Currency exchange
Dan and Ann have 9 and 8 coins respectively. What is the smallest number of coins they must swap so they end up with equal amounts of money.
Problem
Dan has nine 20p coins and his sister Ann has eight 50p coins. What is the smallest number of coins that must change hands so that Dan and Ann end up with equal amounts of money?
If you liked this problem, here is an NRICH task which challenges you to use similar mathematical ideas.
Student Solutions
Answer: 5 coins
The difference between the amounts
Dan: 9$\times$20p = £1.80
Ann: 8$\times$50p = £4.00
Difference: £2.20
Half of £2.20 = £1.10 needs to change hands (from Ann to Dan)

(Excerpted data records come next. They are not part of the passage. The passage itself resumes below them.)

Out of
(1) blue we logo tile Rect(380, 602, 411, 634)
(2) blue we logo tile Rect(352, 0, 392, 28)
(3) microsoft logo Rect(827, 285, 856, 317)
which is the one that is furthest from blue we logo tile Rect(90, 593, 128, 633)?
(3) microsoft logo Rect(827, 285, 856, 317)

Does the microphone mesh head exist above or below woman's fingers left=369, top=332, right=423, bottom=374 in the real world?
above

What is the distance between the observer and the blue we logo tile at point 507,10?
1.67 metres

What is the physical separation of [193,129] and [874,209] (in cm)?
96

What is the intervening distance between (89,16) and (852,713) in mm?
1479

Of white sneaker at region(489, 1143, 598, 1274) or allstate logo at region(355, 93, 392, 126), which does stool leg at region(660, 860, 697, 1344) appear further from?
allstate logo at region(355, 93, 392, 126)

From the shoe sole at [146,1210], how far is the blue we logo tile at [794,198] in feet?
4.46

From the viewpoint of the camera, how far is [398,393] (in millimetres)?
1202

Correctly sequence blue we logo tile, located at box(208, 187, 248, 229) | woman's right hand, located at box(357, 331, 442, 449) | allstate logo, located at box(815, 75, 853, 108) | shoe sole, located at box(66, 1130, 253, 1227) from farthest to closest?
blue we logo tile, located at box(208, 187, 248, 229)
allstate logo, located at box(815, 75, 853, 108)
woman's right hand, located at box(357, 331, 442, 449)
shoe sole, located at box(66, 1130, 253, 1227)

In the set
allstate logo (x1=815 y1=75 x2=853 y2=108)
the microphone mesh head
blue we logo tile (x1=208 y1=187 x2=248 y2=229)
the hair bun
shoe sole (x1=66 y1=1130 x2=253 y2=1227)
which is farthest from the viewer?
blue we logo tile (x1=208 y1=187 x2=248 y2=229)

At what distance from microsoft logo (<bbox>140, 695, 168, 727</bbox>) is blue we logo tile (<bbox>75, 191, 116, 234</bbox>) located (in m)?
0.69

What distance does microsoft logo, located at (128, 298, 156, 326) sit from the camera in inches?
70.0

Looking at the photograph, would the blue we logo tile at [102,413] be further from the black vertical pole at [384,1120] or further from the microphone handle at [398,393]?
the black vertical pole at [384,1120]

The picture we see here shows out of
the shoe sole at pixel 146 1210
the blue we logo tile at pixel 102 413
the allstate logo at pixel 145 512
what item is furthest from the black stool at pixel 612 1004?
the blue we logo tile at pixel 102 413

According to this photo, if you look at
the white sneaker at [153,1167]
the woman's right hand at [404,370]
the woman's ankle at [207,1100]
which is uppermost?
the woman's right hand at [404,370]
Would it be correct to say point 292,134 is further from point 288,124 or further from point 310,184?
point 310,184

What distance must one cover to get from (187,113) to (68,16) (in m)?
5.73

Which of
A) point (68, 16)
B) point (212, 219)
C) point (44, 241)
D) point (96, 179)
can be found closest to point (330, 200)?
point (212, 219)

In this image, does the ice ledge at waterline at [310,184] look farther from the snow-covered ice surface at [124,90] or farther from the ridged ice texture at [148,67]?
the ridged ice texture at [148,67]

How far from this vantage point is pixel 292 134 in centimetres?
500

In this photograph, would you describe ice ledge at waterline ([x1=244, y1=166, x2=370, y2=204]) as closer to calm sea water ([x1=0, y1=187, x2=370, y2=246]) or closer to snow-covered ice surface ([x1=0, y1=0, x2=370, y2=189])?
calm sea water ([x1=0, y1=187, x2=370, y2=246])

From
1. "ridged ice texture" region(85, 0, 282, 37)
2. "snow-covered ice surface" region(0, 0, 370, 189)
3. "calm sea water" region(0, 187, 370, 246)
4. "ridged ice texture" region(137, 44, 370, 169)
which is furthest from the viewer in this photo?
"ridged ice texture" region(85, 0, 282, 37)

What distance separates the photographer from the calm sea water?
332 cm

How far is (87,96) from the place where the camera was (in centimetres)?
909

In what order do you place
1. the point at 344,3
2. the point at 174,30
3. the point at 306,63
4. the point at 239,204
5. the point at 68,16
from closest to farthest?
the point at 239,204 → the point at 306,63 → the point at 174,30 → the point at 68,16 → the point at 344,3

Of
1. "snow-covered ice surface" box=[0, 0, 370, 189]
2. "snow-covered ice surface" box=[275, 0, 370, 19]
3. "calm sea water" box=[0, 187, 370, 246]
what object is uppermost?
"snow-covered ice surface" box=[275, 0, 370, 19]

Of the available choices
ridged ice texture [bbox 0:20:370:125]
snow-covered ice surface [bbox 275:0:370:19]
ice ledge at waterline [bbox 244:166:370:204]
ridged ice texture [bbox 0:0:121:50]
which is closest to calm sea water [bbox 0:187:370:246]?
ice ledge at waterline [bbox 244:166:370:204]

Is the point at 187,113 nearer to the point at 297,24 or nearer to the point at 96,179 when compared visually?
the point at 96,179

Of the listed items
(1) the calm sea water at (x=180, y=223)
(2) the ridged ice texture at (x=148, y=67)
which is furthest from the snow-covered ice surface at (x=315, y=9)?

£1.10 = 50p + 3$\times$30p $\rightarrow$ not OK because Ann has no 20p s to give to Dan
£1.10 = 3$\times$50p $-$ 2$\times$20p $\rightarrow$ 5 coins exchanged
Finding the total amount of money
In total, Ann and Dan have 180p + 400p = 580p, so they need to end up with 290p each. Therefore Dan needs to receive at least three 50p coins from Ann to have enough money. Then Ann has 250p, so she needs at least two 20p coins from Dan, at which point they have 290p each. Therefore, at least 5 coins must change hands.
Algebra
Suppose Dan gives Ann $x$ $20$p coins and Ann gives Dan $y$ $50$p coins. Then Dan has $(180-20x+50y)$p and Ann has $(400-50y+20x)$p.
We need $180-20x+50y=400-50y+20x$, which is the same as $10y-4x=22$, that is $5y-2x=11$. The solution to this equation which minimises $x+y$ is $x=2$, $y=3$, so the smallest number of coins that must change hands is $5$.